A target user. If you get local code execution on the account of a user that uses sudo you can trivially got root. Doesn't matter if they disabled the password authentication or not.
Of course it matters if they disabled password authentication. If you require password authentication when running sudo then an attacker has to find a RCE exploit and then crack a password. Which is waaay beyond any effort the average attacker is willing to invest. Because At that point, root access isn’t really worth the effort.
An attacker will probably just use the host for sending spam emails, bot / DDoS traffic or look for other daemons they can jump to which weren’t web accessible (eg a database).
And furthermore, if you’ve got a RCE in a daemon then that code is the running as the daemons’ user. Which shouldn’t be in the sudoers file (eg wheel group) to begin with.
Interesting. If that’s possible (I haven’t tested it, but I’m sure it is) then you wouldn’t even need to log the password. You could just alias sudo to a bash script that runs your malicious payload using the real sudo. Then the user would run the command, be prompted for their password by the real sudo, and be none the wiser that a malicious script has just been executed
For what it’s worth, Windows’ security model says it’s not an exploit that programs can grant themselves admin rights if the user is an admin (https://github.com/hfiref0x/UACME). But afaik Linux doesn’t have that model so it is a bit of an issue that this is possible
How are you going to do that without write access to the users home directory?
Like I said before, your RCE exploit will be running as the user and group of the service you exploited. For example www:www
So you’re not going to be able to write into Joe Bloggs .bashrc file unless Joe was stupid enough to enable write permission to “other”. Which, once again, requires the user to purposely modify the system into being less secure than its default configuration
> your RCE exploit will be running as the user and group of the service you exploited. For example www:www
Only if the exploit is through a web server or similar. If it's through the user's web browser, email client, video player, etc. etc. then you'll have write access to their home directory.

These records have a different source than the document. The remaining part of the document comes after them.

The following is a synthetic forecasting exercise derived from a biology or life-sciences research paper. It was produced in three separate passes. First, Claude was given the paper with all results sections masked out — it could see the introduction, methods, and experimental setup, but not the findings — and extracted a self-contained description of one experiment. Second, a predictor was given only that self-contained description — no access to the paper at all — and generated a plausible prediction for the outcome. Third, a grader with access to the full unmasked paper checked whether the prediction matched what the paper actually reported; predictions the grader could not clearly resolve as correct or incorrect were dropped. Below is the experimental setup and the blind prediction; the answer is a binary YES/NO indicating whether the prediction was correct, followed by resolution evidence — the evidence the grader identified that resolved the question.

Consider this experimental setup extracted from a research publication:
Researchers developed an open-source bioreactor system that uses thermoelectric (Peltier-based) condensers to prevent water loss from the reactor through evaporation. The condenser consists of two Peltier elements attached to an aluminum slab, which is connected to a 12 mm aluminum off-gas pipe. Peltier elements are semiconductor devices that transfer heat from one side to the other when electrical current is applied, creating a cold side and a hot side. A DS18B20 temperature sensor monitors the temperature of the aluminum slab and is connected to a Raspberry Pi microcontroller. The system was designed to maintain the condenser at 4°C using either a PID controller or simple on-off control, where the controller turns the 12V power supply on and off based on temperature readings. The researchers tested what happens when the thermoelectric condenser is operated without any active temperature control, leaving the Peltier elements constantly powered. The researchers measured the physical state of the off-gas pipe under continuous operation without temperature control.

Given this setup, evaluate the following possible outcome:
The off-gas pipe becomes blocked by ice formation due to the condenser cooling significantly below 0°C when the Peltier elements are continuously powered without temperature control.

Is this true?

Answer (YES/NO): YES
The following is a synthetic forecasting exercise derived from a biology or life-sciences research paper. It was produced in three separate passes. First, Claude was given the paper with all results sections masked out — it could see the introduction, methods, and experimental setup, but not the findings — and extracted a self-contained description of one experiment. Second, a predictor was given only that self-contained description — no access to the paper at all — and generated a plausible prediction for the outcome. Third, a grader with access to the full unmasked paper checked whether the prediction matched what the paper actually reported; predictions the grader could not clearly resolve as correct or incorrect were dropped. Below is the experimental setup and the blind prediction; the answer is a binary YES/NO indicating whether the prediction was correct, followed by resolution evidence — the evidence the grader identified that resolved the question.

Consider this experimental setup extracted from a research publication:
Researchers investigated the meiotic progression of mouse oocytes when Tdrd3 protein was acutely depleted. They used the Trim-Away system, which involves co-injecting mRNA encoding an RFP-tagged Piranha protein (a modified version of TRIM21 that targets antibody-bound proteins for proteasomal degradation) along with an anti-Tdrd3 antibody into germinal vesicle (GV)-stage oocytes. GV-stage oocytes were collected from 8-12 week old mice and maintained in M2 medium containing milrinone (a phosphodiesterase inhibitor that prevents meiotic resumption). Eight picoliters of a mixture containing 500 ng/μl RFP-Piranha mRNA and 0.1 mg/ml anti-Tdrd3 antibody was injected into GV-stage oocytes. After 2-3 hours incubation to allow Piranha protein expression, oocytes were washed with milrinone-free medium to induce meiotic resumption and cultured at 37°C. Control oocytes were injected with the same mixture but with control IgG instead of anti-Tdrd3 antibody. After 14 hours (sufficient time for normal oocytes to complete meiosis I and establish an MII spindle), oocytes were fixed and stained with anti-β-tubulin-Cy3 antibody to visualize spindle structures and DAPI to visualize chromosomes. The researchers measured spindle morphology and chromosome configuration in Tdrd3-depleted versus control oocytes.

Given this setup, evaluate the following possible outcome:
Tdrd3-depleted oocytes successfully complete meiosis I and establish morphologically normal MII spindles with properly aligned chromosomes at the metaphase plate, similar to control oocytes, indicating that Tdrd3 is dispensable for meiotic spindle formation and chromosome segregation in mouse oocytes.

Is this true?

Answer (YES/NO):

But thats not a daemon then. Thats a completely different type of exploit from the ones we were originally talking about.
Yes, if a desktop application has a bug then it can do damage. But at that point, who cares about sudo? The exploit already has access to your ssh keys, browser cookies and history (so can access banking and shopping sites), crypto-currency wallets and so on and so forth.
What an exploit has access to here is so much worse than getting root access on a desktop OS.
An attacker will probably just use the host for sending spam emails, bot / DDoS traffic or look for other daemons they can jump to which weren’t web accessible (eg a database).
And furthermore, if you’ve got a RCE in a daemon then that code is the running as the daemons’ user. Which shouldn’t be in the sudoers file (eg wheel group) to begin with.